# Predicting reader’s book rating from their written reviews: A test by genre

__Capstone 1 Milestone Report__
***
Outline of Report
* [Define the Problem](#Define-the-problem)
* [Identify client](#Identify-client)
* [Description of data sets](#Description-of-data-sets)
    * [Methods for cleaning & wrangling](#Methods-for-cleaning-&-wrangling)
    * [Data section conclusions](#Data-section-conclusions)
* [List of other potential data sets](#List-of-other-potential-data-sets)
* [Explaination of initial findings](#Explaination-of-initial-findings)
* [Sources](#Sources)

## Define the problem <a name="Define-the-problem"></a>
When consumers consider purchasing a product, they often turn to reviews and ratings submitted by other customers to determine if the purchase is worthwhile. Conversely, retailers depend on honest and accurate reviews and ratings to ensure subsequent buyers can make informed purchases. On average customers read more than two Yelp reviews before deciding to use a business (Rudolph 2015). Further, a one-star increase in ratings on Yelp leads to a 5-9% increase in revenue for a business (Rudolph 2015). Like business ratings, product ratings and reviews also affect sales. Therefore, accurate and error-free reviews and ratings are extremely valuable to retailers. The sentiment captured in the text of a review should be reflected in the star rating. One-star ratings potentially have a big negative effect on sales, so retailers need tools to flag incongruous reviews and ratings that may indicate user error. Similarly, high ratings paired with scathing review-text may indicate errors or other issues with the product or review system. Can we predict ratings whether ratings are __high__ or __low__ based on review features? For my Capstone project I am building a machine-learning model using Natural Language Processing to predict high and low reviews for distinct sub-genres of books reviewed on Amazon.com. In my models I use review text features to predict ratings and compare predictions to actual ratings.

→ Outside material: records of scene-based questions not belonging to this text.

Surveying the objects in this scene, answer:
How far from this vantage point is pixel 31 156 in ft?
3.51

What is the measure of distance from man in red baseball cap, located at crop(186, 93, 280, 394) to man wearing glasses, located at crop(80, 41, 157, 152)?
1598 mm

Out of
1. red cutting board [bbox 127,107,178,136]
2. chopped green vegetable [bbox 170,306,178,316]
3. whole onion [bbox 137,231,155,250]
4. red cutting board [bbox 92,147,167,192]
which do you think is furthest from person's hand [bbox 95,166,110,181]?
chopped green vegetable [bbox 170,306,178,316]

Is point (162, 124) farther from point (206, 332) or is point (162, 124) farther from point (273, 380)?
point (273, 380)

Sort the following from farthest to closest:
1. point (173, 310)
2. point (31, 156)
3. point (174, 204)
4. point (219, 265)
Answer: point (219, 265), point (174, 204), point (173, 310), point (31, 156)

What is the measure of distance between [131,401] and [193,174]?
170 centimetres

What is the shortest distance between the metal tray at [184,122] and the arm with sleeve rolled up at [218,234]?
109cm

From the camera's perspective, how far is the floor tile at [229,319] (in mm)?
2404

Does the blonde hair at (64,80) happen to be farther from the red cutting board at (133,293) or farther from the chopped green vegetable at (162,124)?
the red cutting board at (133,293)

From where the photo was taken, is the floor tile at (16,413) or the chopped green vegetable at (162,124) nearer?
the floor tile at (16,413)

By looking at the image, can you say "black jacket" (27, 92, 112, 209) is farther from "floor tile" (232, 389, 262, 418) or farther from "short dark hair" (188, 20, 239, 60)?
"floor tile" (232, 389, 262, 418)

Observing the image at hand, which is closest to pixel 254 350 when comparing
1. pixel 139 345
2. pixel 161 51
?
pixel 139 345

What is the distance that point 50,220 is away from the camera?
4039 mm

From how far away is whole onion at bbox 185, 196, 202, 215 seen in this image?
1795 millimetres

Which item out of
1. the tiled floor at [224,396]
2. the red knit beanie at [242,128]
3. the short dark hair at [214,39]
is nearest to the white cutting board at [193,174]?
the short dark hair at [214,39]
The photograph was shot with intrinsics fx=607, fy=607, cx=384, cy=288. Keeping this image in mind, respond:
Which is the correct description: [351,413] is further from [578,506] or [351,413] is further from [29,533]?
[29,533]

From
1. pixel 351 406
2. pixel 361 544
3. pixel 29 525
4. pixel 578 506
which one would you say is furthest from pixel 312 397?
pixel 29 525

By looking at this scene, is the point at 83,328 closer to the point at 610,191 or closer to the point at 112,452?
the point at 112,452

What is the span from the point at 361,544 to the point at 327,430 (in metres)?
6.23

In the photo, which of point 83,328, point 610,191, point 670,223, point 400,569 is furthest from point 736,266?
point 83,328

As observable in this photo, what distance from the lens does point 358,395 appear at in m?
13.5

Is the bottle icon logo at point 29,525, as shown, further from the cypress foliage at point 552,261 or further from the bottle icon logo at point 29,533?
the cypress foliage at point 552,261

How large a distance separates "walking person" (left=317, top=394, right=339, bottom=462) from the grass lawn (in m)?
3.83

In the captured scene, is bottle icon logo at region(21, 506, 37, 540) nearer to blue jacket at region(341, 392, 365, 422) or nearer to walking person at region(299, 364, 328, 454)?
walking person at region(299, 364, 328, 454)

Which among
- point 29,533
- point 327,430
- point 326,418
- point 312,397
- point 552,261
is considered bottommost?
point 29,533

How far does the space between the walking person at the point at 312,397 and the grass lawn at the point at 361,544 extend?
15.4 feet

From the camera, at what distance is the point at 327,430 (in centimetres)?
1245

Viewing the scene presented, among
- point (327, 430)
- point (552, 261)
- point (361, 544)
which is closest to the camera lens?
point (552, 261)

Both consumers and booksellers depend on book reviews and ratings to make informed decisions about purchases and to help with sales. Positive and negative ratings and reviews help buyers and sellers know what to spend money on and what products to avoid. Errors and inconsistencies in these assessments can directly affect sales and customer satisfaction. Here I use features of consumer book review text to determine if reviews can predict ratings. Being able to predict ratings based on review features has multiple benefits: 1) catch errors by reviewers where they accidentally selected the wrong number of stars, 2) suggest ratings when reviewers do not provide a star rating along with their review, 3) flag confusing/incongruous review-rating pairs for revision (by reviewer) or so that they are not featured first in review lists, and potentially 4) identify and flag reviews and ratings that are ‘fake’ or jokes based on the text of the review.

## Identify client
My preliminary clients are booksellers. From small brick-and-mortar bookstores to large online book retailers, booksellers depend on consumer reviews to 1) make decisions on what books to purchase for resale and 2) to promote book sales from their platform. The machine learning algorithm can be used by retailers internally or as part of their review platform used by consumers.
 
Ultimately, my machine-learning algorithm that predicts high and low ratings from review text features can be utilized for any product-category or business. I envision a review platform that facilitates consumer review writing. This platform could incorporate a text editor (like Grammarly) to help reviewers craft clear and effective reviews in addition to suggesting a rating level based on the specific rating system of a given platform. Together these features will help reviewers communicate more clearly and select corresponding ratings more consistently.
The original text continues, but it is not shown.